━━━━━ DOCUMENT ━━━━━
There is nothing to say this video other from "Magnificent".

Congratulations man!!!


----------



## wycked (Apr 20, 2005)

Nice mac.

I wonder if everyones fish is that agressive?

anybody have maculatus?
really nice to have a fish like him.


----------



## HighPiranha (Sep 17, 2005)

Thanks for your nice oppinions.But i think not many people likes it


----------



## ITsPennywise (May 26, 2005)

HighPiranha said:


> Thanks for your nice oppinions.But i think not many people likes it


I'd love to watch it...but for some reason I can't play this video at work...I'll let you know what I think when I get home and watch it.


----------



## Pyri (May 26, 2005)

HighPiranha said:


> Thanks for your nice oppinions.But i think not many people likes it


Awsome beast! Why you think that people dont like it?


----------



## HighPiranha (Sep 17, 2005)

İm really suprised because there are so many readers for the article but comments are few


----------



## Pyri (May 26, 2005)

People are sometimes lazy to resbonse. Every fingerchaser serra are awsome. And even those too who dont chase


----------



## lippy (Jan 6, 2006)

Cant view the video for some reason. Ahh i hate lookin on here at work


----------



## HighPiranha (Sep 17, 2005)

Thanks alot for the comments, but i will continue to share, making a comment or not is your choice..


----------



## Cobra (Sep 25, 2004)

It didnt work for me, I could only hear the audio but the video wasnt playing.


----------



## killerbee (Aug 18, 2004)

I know this old but man that is one awesome fish you have there bro


----------



## Fresh2salt (Jul 16, 2004)

thats a sweet fish you have


----------



## HighPiranha (Sep 17, 2005)

Thank you for your comments it will be better :laugh:


----------



## HighPiranha (Sep 17, 2005)

Happy Mac


----------



## MONGO  (Feb 7, 2006)

nicccceeee what kinda gravel or whatever is that


----------



## Dawgz (Aug 18, 2005)
━━━━━ MATERIAL ━━━━━
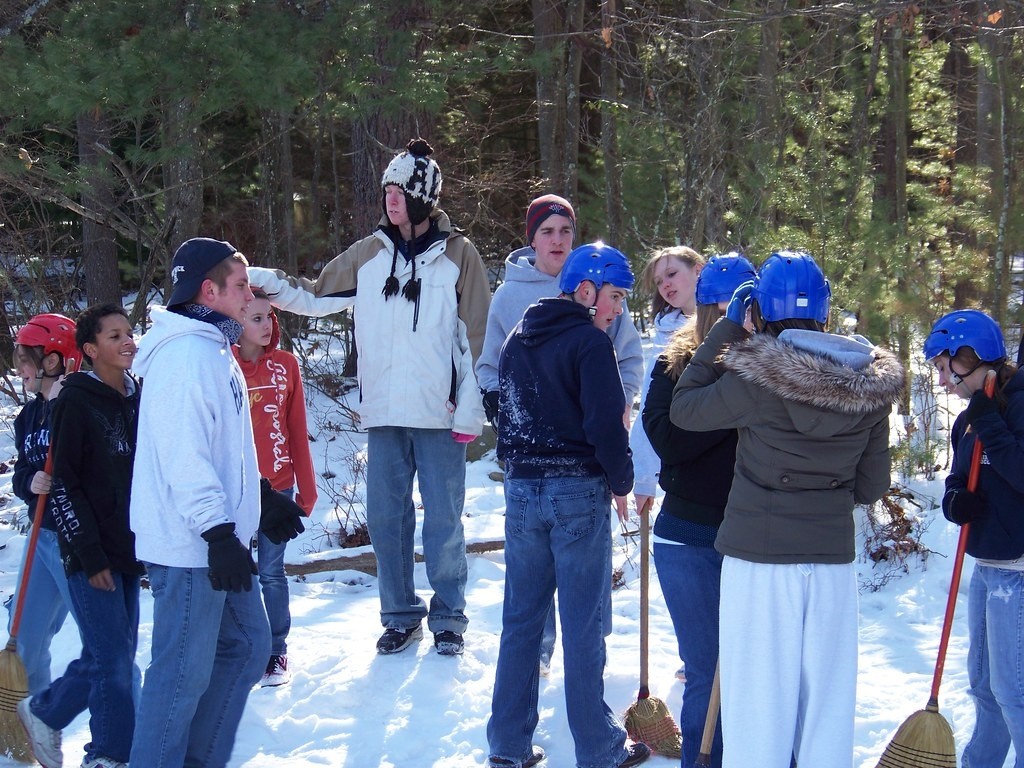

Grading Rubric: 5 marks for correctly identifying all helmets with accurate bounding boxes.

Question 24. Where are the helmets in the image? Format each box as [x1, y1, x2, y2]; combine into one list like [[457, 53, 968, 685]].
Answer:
[[558, 243, 634, 295], [694, 252, 756, 305], [922, 309, 1007, 364], [16, 313, 83, 375], [750, 251, 830, 323]]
━━━━━
### STATED EXERCISE
Extract the passage of the forum thread from "Thanks alot for" to "video wasnt playing." and copy it word for word.

### PROBLEM SOLUTION
Thanks alot for the comments, but i will continue to share, making a comment or not is your choice..


----------



## Cobra (Sep 25, 2004)

It didnt work for me, I could only hear the audio but the video wasnt playing.